_TASK DESCRIPTION:_ Using the listing below, copy exactly each line from the one that has "MAX на карте Курска" through the one that has "meule de foin"; omit the pictures.
EXTRACTED MATERIAL Start Marker
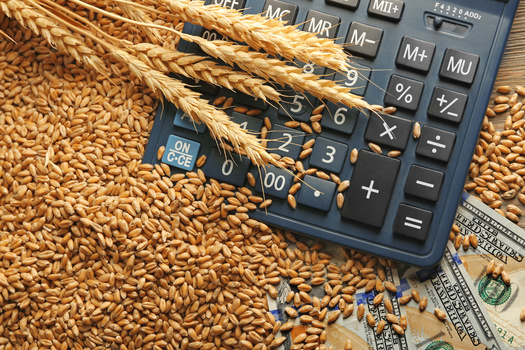 Commodity prices are higher, but advocates for smaller farmers contend that consolidation still allows a handful of corporations to reap a lot of the benefits. (Adobe Stock)
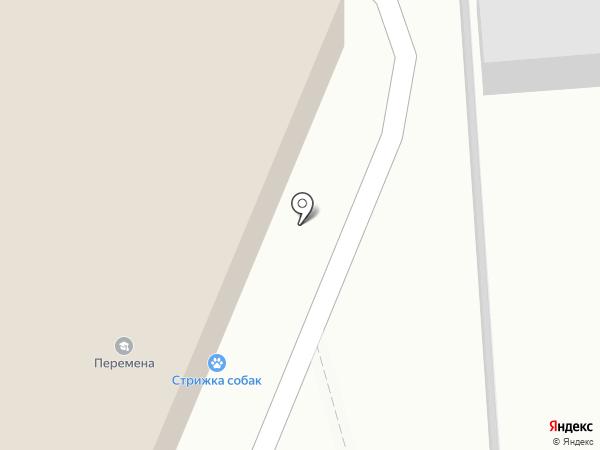 MAX на карте Курска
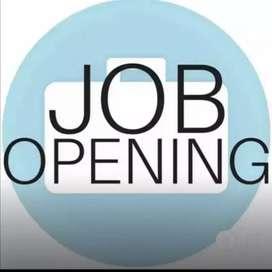 urgent vacancy back office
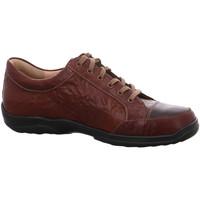 Schuhe Herren Sneaker Low Finn Comfort Schnuerschuhe 01288 900787 braun
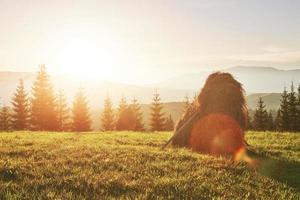 meule de foin au coucher du soleil. prairie, morceau de prairie, en particulier celui utilisé pour le foin. montagnes des carpates, ukraine photo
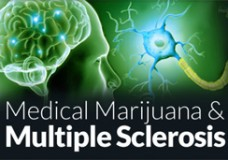 Research Shows Medical Marijuana Effective Treatment for Multiple Sclerosis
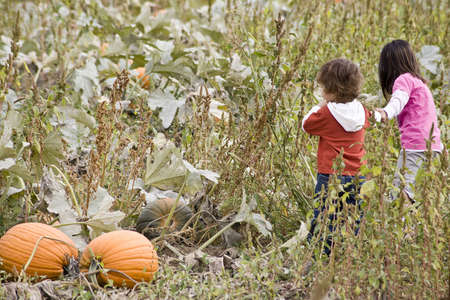 Two young children playing in a Pumpkin patch Stock Photo - 5353074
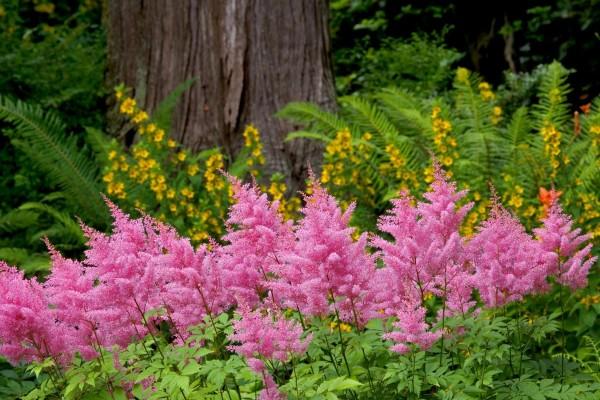 Floración rosa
EXTRACTED MATERIAL End Marker
_SOLVED PROBLEM:_
 MAX на карте Курска
 urgent vacancy back office
 Schuhe Herren Sneaker Low Finn Comfort Schnuerschuhe 01288 900787 braun
 meule de foin au coucher du soleil. prairie, morceau de prairie, en particulier celui utilisé pour le foin. montagnes des carpates, ukraine photo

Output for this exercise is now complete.